The problem is, people often don't even know they have them. They build what may be a perfectly logical and coherent argument up from a base that the other person isn't standing on. It's like trying to get someone from an island over to your mainland by building a magnificent bridge between the mainland and completely different island. Here is where people start to think one another are insane morons. The islander says he can't drive over what the mainlander knows is an excellent bridge, so the mainlander decides it's all due to religious prejudice and gives up on islanders all together.
The nature of an axiom is that it is something so self-evident that it doesn't even need to be stated. So people assume that everyone accepts that axiom, or even when they know that some don't, they don't see that their logical arguments depend on it.
A common axiom of thought is that the world is God's divine creation and that He is omniscient and omnipotent. People for whom this is axiomatic can't prove it. They feel it, they know it, the enormity of creation demonstrates it. It is true because it is the original Truth. I need a short name for people who hold this to be a self-evident truth, and "creationist" won't do because believing in divine creation doesn't require belief that it happened in six days, six thousand years ago. I'll call them God-ists, because it's short. For the purpose of this discussion it carries no other meaning than "people for whom divine creation is a self-evident axiom," and I've made it up solely to abbreviate the phrase.
God-ists nowadays universally know that not everyone shares that belief, but it doesn't stop them from thinking arguments based on it should sway non-believers.
Don't think I'm being unfair to God-ists here. Their frequent adversaries, those whose axiom is that the universe is a completely logical place, entirely governed by forces that can be understood in a physical sense, often do not realize that that is an unprovable belief, an axiom that all their knowledge rests on. It is every bit as unprovable as the existence of an invisible pink unicorn. But many Sci-ists can't imagine someone being able to get through their daily life without seeing the self-evidence of this truth. They dismiss God-ists as deluded without it.
That's a simplistic presentation with lots of room to argue about. I only intended it as a familiar example. Many God-ists embrace the Sci-ist's axiom as a kind of Second Law of Godotics: "God set up the universe as a logical place, governed by physical forces, except for when He intervenes." That combination seems to be to be the closest fit to what we've observed, except that a Sci-ist states the identical observation as "The universe is a logical place, governed by physical forces, even when something happens that we don't yet know the physical explanation for." Just because once upon a time every sunset and sunrise was understandable only as an act of the gods and now we can understand the workings of cells and atoms doesn't mean that God didn't set it up that way, and just because we are unwinding more and more of the wrappings of our physical world doesn't mean that there isn't still something at the core that is not susceptible to physical laws.

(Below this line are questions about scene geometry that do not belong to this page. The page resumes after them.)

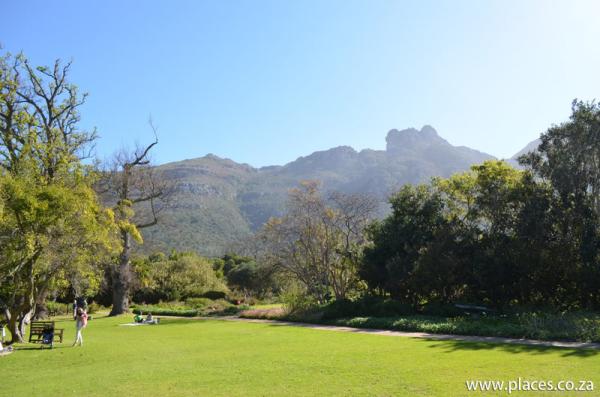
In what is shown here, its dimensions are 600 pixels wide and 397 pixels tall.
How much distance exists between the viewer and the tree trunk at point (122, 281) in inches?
1366

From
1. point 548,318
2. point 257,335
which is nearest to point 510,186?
point 548,318

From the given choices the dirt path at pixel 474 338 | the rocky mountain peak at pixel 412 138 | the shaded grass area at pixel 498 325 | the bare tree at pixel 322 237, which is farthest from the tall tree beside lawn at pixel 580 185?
the rocky mountain peak at pixel 412 138

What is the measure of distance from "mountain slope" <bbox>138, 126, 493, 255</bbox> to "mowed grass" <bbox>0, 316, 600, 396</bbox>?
2830cm

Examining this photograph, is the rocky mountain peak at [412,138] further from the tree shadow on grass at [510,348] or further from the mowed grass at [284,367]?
the mowed grass at [284,367]

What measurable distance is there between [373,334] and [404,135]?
173 m

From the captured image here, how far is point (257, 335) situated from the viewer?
19.1 metres

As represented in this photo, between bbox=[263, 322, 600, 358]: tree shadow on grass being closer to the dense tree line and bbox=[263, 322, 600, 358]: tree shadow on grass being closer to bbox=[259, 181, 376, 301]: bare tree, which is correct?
the dense tree line

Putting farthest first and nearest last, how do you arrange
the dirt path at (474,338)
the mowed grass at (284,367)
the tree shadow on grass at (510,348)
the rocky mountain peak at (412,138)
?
the rocky mountain peak at (412,138) → the dirt path at (474,338) → the tree shadow on grass at (510,348) → the mowed grass at (284,367)

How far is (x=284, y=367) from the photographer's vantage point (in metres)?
11.2

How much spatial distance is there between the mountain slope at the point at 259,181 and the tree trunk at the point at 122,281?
6111 millimetres

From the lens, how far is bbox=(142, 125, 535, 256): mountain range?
7950cm

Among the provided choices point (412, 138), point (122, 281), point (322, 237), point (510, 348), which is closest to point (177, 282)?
point (122, 281)

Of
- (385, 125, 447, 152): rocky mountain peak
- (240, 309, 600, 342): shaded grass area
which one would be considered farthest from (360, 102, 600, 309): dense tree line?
(385, 125, 447, 152): rocky mountain peak

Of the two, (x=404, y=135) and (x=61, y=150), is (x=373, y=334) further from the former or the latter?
(x=404, y=135)
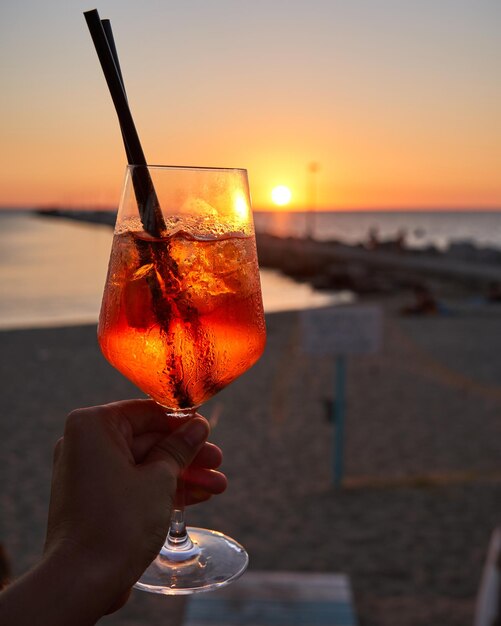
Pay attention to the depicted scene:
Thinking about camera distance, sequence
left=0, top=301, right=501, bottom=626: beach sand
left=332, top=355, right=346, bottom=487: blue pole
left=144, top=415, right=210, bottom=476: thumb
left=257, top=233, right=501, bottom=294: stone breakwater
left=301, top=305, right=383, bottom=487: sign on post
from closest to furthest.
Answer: left=144, top=415, right=210, bottom=476: thumb < left=0, top=301, right=501, bottom=626: beach sand < left=301, top=305, right=383, bottom=487: sign on post < left=332, top=355, right=346, bottom=487: blue pole < left=257, top=233, right=501, bottom=294: stone breakwater

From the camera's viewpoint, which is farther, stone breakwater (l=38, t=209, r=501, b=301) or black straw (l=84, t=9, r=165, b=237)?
stone breakwater (l=38, t=209, r=501, b=301)

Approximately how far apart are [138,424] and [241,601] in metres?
2.56

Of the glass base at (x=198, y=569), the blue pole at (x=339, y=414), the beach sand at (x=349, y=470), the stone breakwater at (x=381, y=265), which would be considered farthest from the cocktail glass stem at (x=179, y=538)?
the stone breakwater at (x=381, y=265)

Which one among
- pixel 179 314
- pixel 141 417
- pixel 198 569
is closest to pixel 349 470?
pixel 198 569

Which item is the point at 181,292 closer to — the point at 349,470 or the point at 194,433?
the point at 194,433

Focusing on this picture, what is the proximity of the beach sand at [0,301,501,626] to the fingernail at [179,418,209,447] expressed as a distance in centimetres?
375

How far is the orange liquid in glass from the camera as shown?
128 centimetres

Whew, this got way more theological than I intended. I wonder if that's the feeling of the theoretical physicists who end up writing books or participating in projects like What The Bleep Do We Know? when all they are doing is trying to understand chaos theory and the fundamental nature of energy and matter in a rigid scientific way. I think of science and religion both working on the same immense jigsaw puzzle, with science rigidly sorting out all the edge pieces and carefully fitting pieces one into the other, trying to build up in a consistent manner from the border to the inside, while religion plucks pieces out of the box and tries to fit them together without knowing or caring which way up they go or how they relate to the border. A lot of the tabs are very similar in shape and size, so quite often both parties make errors in fitting pieces together. Each trumpets the other's errors as evidence that the other is all wrong, and even spends some time trying to take apart the other's assembled pieces. The advance of science has now built the puzzle to the point that religion has had to realize that many of their pieces are from a different puzzle altogether, but I suspect we're just reaching the point where some of the pieces that religion has assembled are going to match up with what science has assembled. No one, of course, has access to the picture on the box. It's probably kittens with string.